Nunca en su vida había tenido momentos tan ardientes. Jason era un ser erótico, perverso, que ponía a prueba su pudor, y ella envalentonada, respondía sin amilanarse. Le encantaba aceptar los desafíos que él imponía.
Nunca proponía, de hecho. Hacía lo que se le venía en gana y a ella no le incomodaba esa manera de ser…
—Eso te pasa por no usar ropa interior. Me tientas, es como si me dijeras a cada rato «fóllame cómo quieras, dónde quieras».
—¿Ahora es mi culpa? Tú no puedes contenerte, eres un animal.
—Y eso te encanta… Anda, muévete rápido y dame esos grititos que das cuando tienes un orgasmo —azuzó Jason hundiendo otro dedo más, dejando que ella se frotara a placer con la palma de su mano.
Sin importarle nada, Ana se contoneaba con lascivia, vigorosamente se empalaba con los dedos de Jason. Él la miraba a los ojos, fascinado con el color castaño de los ojos de ella, tan transparentes, y en ese momento, tan cargados de pasión.
Solo bastaron un par de segundos más y Ana le estaba regalando esos grititos cuyo eco reverberaba en las escaleras y que Jason ansiaba escuchar, sintiendo como el interior de ella palpitaba y apresaba sus dedos, tensando todo en su interior.

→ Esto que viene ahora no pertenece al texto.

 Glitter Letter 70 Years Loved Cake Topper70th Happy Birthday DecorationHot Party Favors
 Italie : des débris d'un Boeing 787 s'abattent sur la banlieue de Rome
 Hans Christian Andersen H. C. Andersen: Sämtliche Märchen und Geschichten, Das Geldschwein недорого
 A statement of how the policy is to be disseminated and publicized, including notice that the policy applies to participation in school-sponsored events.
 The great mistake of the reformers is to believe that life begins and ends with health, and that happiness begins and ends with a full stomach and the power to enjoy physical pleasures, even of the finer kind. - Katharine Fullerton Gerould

Respirando agitada y saciada, Ana sonrió maliciosa acariciando la erección que se encerraba dentro de los pantalones de Jason, al tiempo que él retiraba sus dedos, dejándole una sensación de vacío en sus entrañas.
—No vas a salir indemne de esto, Holt —afirmó mientras que él, sin rastro de recato alguno, le permitía el acceso para liberar su erección.

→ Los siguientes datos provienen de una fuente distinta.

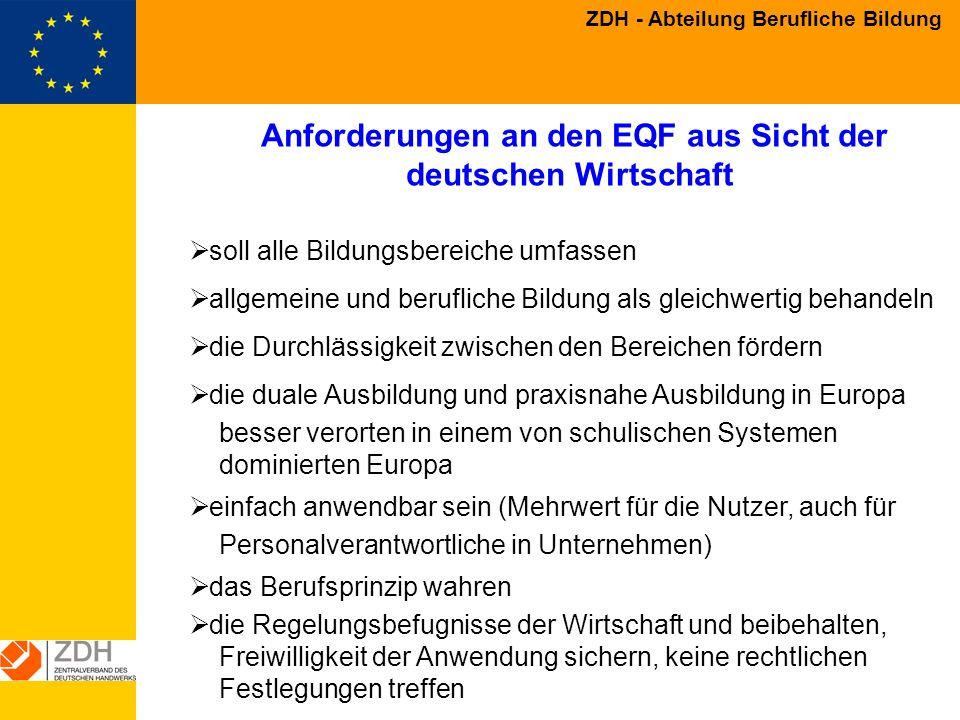 ZDH - Abteilung Berufliche Bildung Anforderungen an den EQF aus Sicht der deutschen Wirtschaft soll alle Bildungsbereiche umfassen allgemeine und beru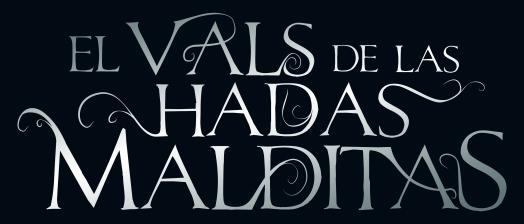 El Vals de las Hadas Malditas Título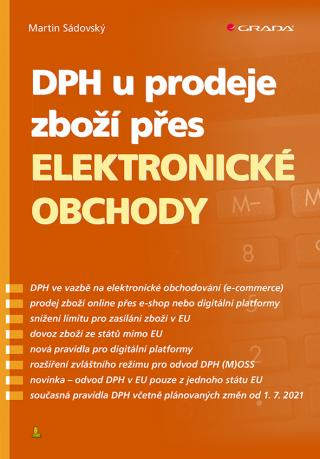 DPH u prodeje zboží přes elektronické obchody, Sádovský Martin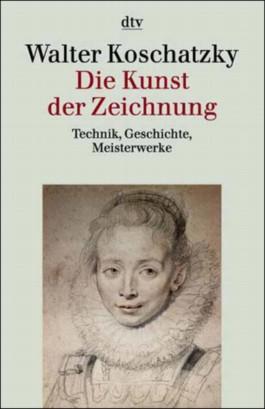 Graphik, Zeichnung, Aquarell. Technik, Geschichte, Meisterwerke / Die Kunst der Zeichnung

Sin mediar palabras la penetró, llenándola. Solo le bastaron cinco acometidas potentes y castigadoras para llegar al orgasmo que lo dejó drenado, satisfecho… pero con deseos de más.
Nunca se saciaba por completo, Ana le provocaba su lado más elemental. Apenas habían pasado tres horas desde la última vez que unieron sus cuerpos, y no resistió no estar dentro de ella de nuevo. Era la única que lograba esa perfecta combinación de intimidad, lujuria, amor…
Era tan diferente el sexo con amor al que simplemente se practica por mera calentura, por saciar un instinto. Independiente de la manera en que lo hacían, si era lento y dulce, o una carrera al éxtasis, si hacían el amor o solo follar, para él, era algo que llegaba a ser sublime, sagrado.
Porque la amaba. Sí, la amaba.
Y estaba seguro de que ella ya lo hacía. Era una certeza innegable, tanto como cuando el sol emerge desde la cordillera hasta cuando se escondía en el horizonte del mar.
Así era ese amor, natural y absoluto.